Yapının mimari ifadesi, ITC’nin küresel sürdürülebilirlik misyonunu simgeliyor. “Mekan iklime uyar” anlayışının yanı sıra; “brütalist” yapının korunması merkezde yer almış. Daha serin olan zemin katta sabit sıcaklığa sahip ofisler, üst katta ise daha büyük eğitim alanları yer alıyor. Güney cephesindeki eski güneş kırıcılar yeniden kullanılarak yaz aylarında aşırı ısınma önleniyor. Her iki kata hizmet eden mekanik sistemler, yükseltilmiş zeminin altındaki “hava plenumunda” toplanmış böylece orijinal beton tavan görünür durumda kalıyor ve zemin katta ekstra tesisat olmadan serbest yükseklik en üst düzeye çıkıyor. Temiz hava, yapının “yeşil akciğerleri” olan atriyumlar aracılığıyla doğal olarak sağlanıyor. Binanın organizasyonunun merkezinde bölümler arası, akademisyenler arası ve araştırma ile eğitim arasındaki etkileşim kavramı yer almış. Bu nedenle giriş salonunda herkesin buluşup yemek yiyebileceği bir “sosyal kalp” oluşturulmuş. Bilimsel bölümler atriyumların çevresinde kümelenmiş böylece binadaki tüm alanlar manzarayı görebiliyor. Alt katta yoğunlaşmaya uygun küçük odalar bulunurken üst katta daha geniş ve hareketli alanlar yer alıyor.

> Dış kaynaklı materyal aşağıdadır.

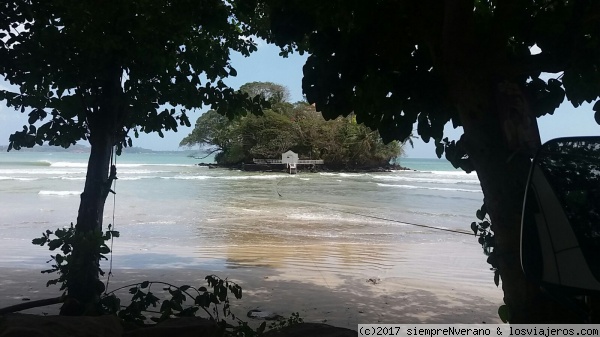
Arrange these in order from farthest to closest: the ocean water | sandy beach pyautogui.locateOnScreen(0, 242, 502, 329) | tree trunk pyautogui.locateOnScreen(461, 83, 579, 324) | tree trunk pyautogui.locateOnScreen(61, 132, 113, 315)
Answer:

Mimari, mevcut yapıyı kucaklıyor: Beton ve çelik iskelet, kusurları ve kullanım izleriyle birlikte görünür bırakılmış. Zamanında var olan döşemelerin kesildiği yerler testere izleriyle okunabiliyor ve eski kolonlar atriyumlarda sarmaşıklarla kaplı harabeler gibi duruyor. Meşe cepheler ve bambu zeminler iç mekana sıcaklık katıyor. Cephede, orijinal mimaride yer alan beton zemin kat ve cam üst kat kontrast oluşturuyor. Ahşap çerçeveler binanın yeni işlevini açıkça ifade ediyor. Yeni yapı, ITC ekibine kim olduklarını ve neyi temsil ettiklerini ifade edecek sürdürülebilir bir sahne sunuyor.